We found that IL-6 -174 G>C polymorphism is an independent predictor of cardiovascular death after an ACS in male patients. In particular ACS patients carrying the IL-6 -174 C- (GG) genotypes showed a marked increase in one year follow-up mortality rate (HR=3.89, 95% CI 1.71-8.86, p=0.001). Moreover CRP serum levels > or = 5.5 mg/dl (HR= 3.79, 95% CI 1.71-8.42, p=0.001), a history of CHD (HR=2.96, 95% CI 1.22-7.20, p=0.016) and the absence of statins treatment (HR=3.27, 95% CI 1.17-9.18, p=0.021), significantly increased one year risk of death in male ACS patients.
These data suggest that IL-6 -174 G>C polymorphism can be added to other clinical markers in order to identify a subgroup of elderly ACS male patients at higher risk of death.
白细胞介素-6(IL-6)和肿瘤坏死因子-α(TNF-α)是炎症的关键介质,其血浆水平升高与急性冠状动脉综合征(ACS)相关。分析了IL-6(-174 G>C)和TNF-α(-308 G>A)启动子区域中已证实会影响基因表达的多态性,以测试其对老年男性ACS患者一年随访期内心血管死亡的预测能力。

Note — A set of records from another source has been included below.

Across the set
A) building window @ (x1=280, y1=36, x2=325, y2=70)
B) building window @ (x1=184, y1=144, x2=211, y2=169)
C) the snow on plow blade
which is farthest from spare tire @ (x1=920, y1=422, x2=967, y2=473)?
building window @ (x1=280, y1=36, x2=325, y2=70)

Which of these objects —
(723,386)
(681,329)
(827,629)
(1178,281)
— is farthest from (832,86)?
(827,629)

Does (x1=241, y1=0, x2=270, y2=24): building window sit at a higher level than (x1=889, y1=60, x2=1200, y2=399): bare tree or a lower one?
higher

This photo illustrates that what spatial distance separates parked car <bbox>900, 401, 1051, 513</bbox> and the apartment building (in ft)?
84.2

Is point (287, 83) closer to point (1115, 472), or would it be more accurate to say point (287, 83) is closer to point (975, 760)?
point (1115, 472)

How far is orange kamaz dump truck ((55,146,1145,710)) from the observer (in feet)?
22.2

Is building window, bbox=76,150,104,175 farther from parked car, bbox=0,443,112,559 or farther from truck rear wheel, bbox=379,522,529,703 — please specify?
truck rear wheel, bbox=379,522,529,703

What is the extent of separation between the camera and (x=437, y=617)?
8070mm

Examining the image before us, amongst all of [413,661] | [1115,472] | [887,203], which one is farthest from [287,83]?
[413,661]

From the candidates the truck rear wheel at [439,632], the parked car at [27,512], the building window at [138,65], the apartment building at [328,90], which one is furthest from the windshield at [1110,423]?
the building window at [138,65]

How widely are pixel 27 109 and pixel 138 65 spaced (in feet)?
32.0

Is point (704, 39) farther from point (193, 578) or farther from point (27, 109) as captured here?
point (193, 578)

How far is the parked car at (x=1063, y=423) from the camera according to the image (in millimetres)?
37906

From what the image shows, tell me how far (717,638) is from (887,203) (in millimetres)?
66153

我们评估了139例连续的老年男性ACS患者(如ST段抬高型心肌梗死(STEMI)、非ST段抬高型心肌梗死(NSTEMI)和不稳定型心绞痛)的IL-6 -174 G>C多态性和TNF-α -308 G>A多态性。还评估了所有ACS患者中已知的冠心病(CHD)危险因素。随访一年后评估生存率。
我们发现IL-6 -174 G>C多态性是男性患者ACS后心血管死亡的独立预测因素。特别是携带IL-6 -174 C-(GG)基因型的ACS患者在一年随访期内死亡率显著增加(HR=3.89,95%CI 1.71-8.86,p=0.001)。此外,血清CRP水平≥5.5 mg/dl(HR=3.79,95%CI 1.71-8.42,p=0.001)、有CHD病史(HR=2.96,95%CI 1.22-7.20,p=0.016)以及未接受他汀类药物治疗(HR=3.27,95%CI 1.17-9.18,p=0.021),均显著增加男性ACS患者一年的死亡风险。
这些数据表明,IL-6 -174 G>C多态性可添加到其他临床标志物中,以识别死亡风险较高的老年ACS男性患者亚组。